Last updated: 16 December 2022

Semantic search is both powerful and useful. In a nutshell, with semantic search:

  1. You create a bunch of articles

  2. You make all those articles searchable

  3. Users ask your chatbot a question

  4. Chatbot uses that question to find the closest answer in your articles

  5. Chatbot returns the best option

To learn more about semantic search, read this article.

As you can see, in the process above, the semantic search will look through all your stored articles and find the best option.

In this tutorial, we will hack this process around to forcefully dictate the result instead, to make sure only one article is ever returned after a question.

Step 1: Set up semantic search

You will need a least one knowledge base and one article, to enable semantic search, and create a conversation.

To catch up, follow steps one to four on this document.

All caught up? Great!

Step 2: Create the conversation

We’re going to create a two-step conversation.

  1. The first step will ask the user which topic they’re interested in. We’ll include buttons to select their topic. These buttons will contain specific keywords.

  2. We will use the keyword as a semantic search and return the specific article we want to return.

Go to the Builder.

Create a new conversation, give it a name, a description, and a trigger of your choice.

The ‘search’ step

Edit the first step into an Action message. Add as many postback buttons to the message as you need, one per article you want to return.

In each postback button, write a label (which the user will see) and a postback (which the user will not see). The postback will be used as a keyword in the semantic search, so make it specifically something you know will trigger the article you want.

Here’s an example:

Each postback (poneys, cities, etc.) is a keyword I know will trigger a specific result from my articles.

Hit Save.

The ‘result’ step

Tie a new step to the first one.

Create a Content message. Add a few words in the message, then the variables {{knowledge_base.section_name}} and {{knowledge_base.section_content}} in the title and body respectively.

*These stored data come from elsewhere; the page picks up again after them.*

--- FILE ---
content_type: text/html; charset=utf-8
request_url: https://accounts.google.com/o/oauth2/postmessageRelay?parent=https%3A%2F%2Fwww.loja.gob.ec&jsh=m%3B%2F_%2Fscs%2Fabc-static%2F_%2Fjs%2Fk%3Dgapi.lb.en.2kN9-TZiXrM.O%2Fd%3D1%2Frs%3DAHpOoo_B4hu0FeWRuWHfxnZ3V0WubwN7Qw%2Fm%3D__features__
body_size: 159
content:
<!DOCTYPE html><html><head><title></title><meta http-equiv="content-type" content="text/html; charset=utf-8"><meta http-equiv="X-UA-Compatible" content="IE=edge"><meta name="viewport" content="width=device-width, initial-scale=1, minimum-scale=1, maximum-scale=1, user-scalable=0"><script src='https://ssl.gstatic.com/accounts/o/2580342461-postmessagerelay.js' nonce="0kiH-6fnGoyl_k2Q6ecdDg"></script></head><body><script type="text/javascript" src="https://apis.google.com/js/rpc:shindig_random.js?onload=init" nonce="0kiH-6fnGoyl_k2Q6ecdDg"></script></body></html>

Click Advanced settings. This is where we will select the article we want to return.

Under Data type, select Imported content. Then choose your knowledge base and the article.

Hit Save.

The transition

The transition between both steps will be a simple semantic search transition: when content import is triggered.

All done! Go to the Demo and test your conversation.

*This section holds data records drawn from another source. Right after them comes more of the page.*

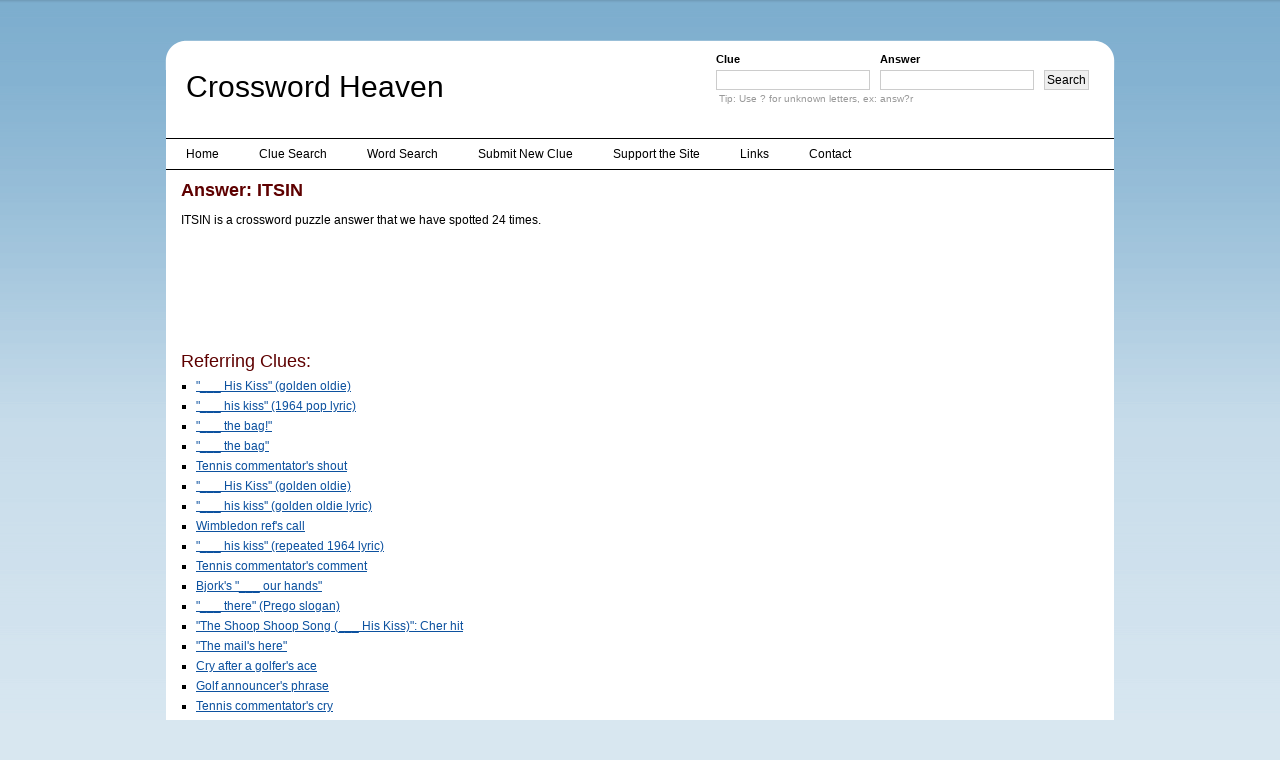

--- FILE ---
content_type: text/html; charset=utf-8
request_url: https://www.google.com/recaptcha/api2/aframe
body_size: 267
content:
<!DOCTYPE HTML><html><head><meta http-equiv="content-type" content="text/html; charset=UTF-8"></head><body><script nonce="CTjEuH1tTzES0agGCMDCVA">/** Anti-fraud and anti-abuse applications only. See google.com/recaptcha */ try{var clients={'sodar':'https://pagead2.googlesyndication.com/pagead/sodar?'};window.addEventListener("message",function(a){try{if(a.source===window.parent){var b=JSON.parse(a.data);var c=clients[b['id']];if(c){var d=document.createElement('img');d.src=c+b['params']+'&rc='+(localStorage.getItem("rc::a")?sessionStorage.getItem("rc::b"):"");window.document.body.appendChild(d);sessionStorage.setItem("rc::e",parseInt(sessionStorage.getItem("rc::e")||0)+1);localStorage.setItem("rc::h",'1769096639571');}}}catch(b){}});window.parent.postMessage("_grecaptcha_ready", "*");}catch(b){}</script></body></html>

My chatbot is not responding after I click the button. What could be the problem?

You must make sure the postback in your first message categorically triggers the article you’re assigning in the second step. If it doesn’t, the chatbot will not know what to return and keep spinning.

I’ve set it all up properly but my chatbot users keep asking random things. How do I force them to use the buttons?

Simple! Edit your first step and, under Composers, select Hidden.

This will remove the free text field and force your users to use your beautifully crafted buttons.